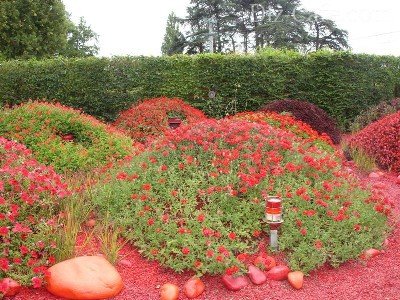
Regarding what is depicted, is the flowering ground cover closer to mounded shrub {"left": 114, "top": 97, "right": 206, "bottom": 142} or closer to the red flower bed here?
A: the red flower bed

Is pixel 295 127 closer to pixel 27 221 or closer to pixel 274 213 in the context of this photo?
pixel 274 213

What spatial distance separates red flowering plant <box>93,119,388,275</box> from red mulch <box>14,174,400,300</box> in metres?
0.11

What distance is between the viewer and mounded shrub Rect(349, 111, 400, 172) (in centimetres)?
741

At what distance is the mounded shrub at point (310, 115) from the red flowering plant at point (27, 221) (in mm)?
6420

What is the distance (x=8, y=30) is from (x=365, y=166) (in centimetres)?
1350

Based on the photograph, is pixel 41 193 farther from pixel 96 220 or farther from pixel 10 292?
pixel 10 292

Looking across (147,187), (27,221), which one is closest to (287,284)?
(147,187)

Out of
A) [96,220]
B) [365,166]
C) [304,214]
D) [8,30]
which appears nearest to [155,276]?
[96,220]

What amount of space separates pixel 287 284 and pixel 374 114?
960cm

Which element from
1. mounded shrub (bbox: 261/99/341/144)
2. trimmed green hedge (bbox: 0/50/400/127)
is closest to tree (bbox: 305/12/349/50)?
trimmed green hedge (bbox: 0/50/400/127)

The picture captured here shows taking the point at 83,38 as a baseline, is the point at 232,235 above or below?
below

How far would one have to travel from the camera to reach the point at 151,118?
9477mm

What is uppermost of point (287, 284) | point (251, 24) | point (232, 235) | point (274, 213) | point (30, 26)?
point (251, 24)

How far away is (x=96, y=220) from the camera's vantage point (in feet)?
13.7
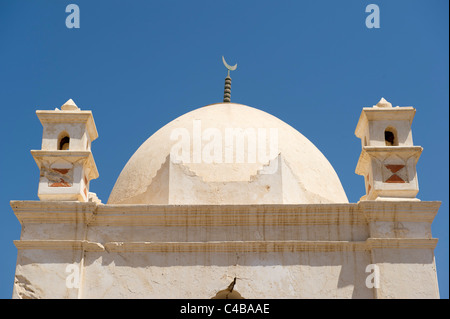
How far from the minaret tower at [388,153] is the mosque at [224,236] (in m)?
0.02

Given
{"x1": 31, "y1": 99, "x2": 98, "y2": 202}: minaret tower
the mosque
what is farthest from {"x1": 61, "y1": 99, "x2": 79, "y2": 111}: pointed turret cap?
the mosque

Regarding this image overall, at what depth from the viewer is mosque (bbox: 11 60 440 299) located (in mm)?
14109

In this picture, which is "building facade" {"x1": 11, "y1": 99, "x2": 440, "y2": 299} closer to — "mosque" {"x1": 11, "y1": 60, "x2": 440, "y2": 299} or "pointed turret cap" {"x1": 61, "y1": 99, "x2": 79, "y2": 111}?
"mosque" {"x1": 11, "y1": 60, "x2": 440, "y2": 299}

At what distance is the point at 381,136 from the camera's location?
15.3 m

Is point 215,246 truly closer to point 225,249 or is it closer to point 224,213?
point 225,249

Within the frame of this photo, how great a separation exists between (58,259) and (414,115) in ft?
20.3

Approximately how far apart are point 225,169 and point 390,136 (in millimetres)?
2931

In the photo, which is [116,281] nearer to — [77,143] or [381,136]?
[77,143]

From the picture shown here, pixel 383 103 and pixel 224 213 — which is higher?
pixel 383 103

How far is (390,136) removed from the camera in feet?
50.9

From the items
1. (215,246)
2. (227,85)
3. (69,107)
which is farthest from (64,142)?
(227,85)

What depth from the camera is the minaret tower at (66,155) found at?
14.8 metres

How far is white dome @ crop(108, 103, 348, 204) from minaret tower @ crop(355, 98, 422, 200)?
1.42 m
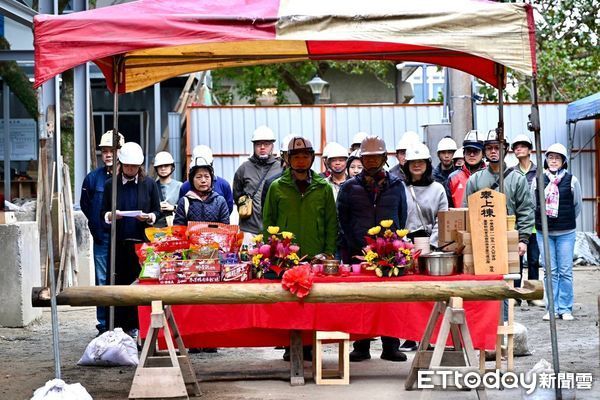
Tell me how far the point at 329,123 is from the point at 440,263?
13735mm

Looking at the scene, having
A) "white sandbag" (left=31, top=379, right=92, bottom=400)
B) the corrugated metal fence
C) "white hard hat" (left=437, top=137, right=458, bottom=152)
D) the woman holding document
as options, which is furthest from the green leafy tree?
"white sandbag" (left=31, top=379, right=92, bottom=400)

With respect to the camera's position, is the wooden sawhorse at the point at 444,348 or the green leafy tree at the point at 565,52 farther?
the green leafy tree at the point at 565,52

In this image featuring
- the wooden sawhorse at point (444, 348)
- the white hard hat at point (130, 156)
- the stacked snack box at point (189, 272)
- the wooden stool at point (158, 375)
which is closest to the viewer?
the wooden sawhorse at point (444, 348)

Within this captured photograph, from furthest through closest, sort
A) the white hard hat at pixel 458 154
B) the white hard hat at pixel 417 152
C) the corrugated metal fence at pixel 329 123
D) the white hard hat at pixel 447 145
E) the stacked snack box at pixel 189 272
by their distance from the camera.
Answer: the corrugated metal fence at pixel 329 123, the white hard hat at pixel 447 145, the white hard hat at pixel 458 154, the white hard hat at pixel 417 152, the stacked snack box at pixel 189 272

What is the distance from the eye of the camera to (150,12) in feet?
27.5

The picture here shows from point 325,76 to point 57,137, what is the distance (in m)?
27.0

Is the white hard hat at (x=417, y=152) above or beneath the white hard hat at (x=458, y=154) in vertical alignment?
beneath

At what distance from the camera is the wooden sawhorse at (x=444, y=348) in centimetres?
830

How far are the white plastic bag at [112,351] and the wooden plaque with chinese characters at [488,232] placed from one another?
3.38 metres

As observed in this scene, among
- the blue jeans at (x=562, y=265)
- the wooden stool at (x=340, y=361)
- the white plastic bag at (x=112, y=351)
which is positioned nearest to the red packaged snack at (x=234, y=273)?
the wooden stool at (x=340, y=361)

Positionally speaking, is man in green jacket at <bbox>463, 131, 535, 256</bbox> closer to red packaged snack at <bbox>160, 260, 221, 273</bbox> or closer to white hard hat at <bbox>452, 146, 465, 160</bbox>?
white hard hat at <bbox>452, 146, 465, 160</bbox>

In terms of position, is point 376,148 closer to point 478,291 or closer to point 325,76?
point 478,291

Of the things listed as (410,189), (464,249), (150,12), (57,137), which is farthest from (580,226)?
(150,12)

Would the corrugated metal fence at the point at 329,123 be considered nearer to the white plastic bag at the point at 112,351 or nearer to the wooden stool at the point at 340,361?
the white plastic bag at the point at 112,351
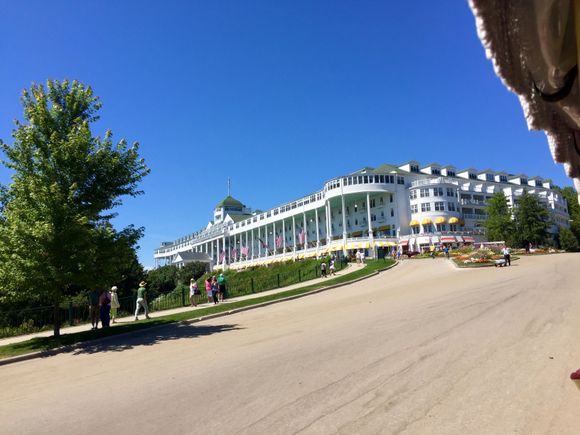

_____

— Perintah Soal —
Daftarkan setiap baris di atas yang memuat kata "closest", dengan membedakan huruf besar dan huruf kecil.

— Jawaban Soal —
Looking across (147,187), (27,221), which one is closest to (287,284)?
is closest to tree (bbox: 305/12/349/50)?
which is closest to the viewer?
Within this captured photograph, from furthest through closest, sort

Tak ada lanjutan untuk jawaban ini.